Neither does anything else. The reality is that today's waste reduction systems capture just a small amount of the total plastic flowing into landfills, and options for recycling and composting are limited. Then because a landfill does not offer the climate necessary to compost, it is unlikely that any product will decompose efficiently. That said, if both biobased Ingeo products and oil-based plastic products end up in a landfill, the Ingeo products are already better because they contributed less greenhouse gases and used less nonrenewable energy when they were made, something oil-based products cannot achieve.

 Download the full report: Assessment of anaerobic degradation of Ingeo™ polylactides under accelerated landfill conditions

Does Ingeo Release Methane In A Landfill?

We've published a peer-reviewed article in the journal of Polymer Degradation and Stability that shows Ingeo to be essentially stable in landfills with no statistically significant quantity of methane released. This conclusion was reached after a series of tests to ASTM D5526 and D5511 standards that simulated a century's worth of landfill conditions.

Two scenarios tested

Conditions in landfills can vary considerably by geography, management practices, and age of waste. As a result, our researchers in conjunction with Belgium-based Organic Waste Systems performed two different series of tests spanning a broad spectrum of conditions. The first was at 21˚ C (69.8˚ F) for 390 days at three moisture levels. The first series did not show any statistically significant generation of biogas, so the team decided to push the stress tests to a higher and more aggressive level and instituted a series of high solids anaerobic digestion tests.

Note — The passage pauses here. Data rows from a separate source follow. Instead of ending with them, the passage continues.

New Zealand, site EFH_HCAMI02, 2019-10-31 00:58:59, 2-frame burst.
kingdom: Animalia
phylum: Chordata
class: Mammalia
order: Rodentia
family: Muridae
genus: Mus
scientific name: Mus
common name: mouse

Today, some landfills are actively managed to act as "bioreactors" to intentionally promote microbial degradation of the waste, with collection and utilization of the by-product gas. To capture this scenario, the second series of tests were designed to simulate high solids anaerobic digestion under optimal and significantly accelerated conditions and were performed at 35˚ C (95˚ F) for 170 days. While there was "some" biogas released in this aggressive series of tests, the amount released was not statistically significant according to the peer reviewed research paper. Both series of tests were designed to represent an examination of what could happen under a range of significantly accelerated anaerobic landfill conditions and were roughly equivalent to 100 years of conditions in a biologically active landfill.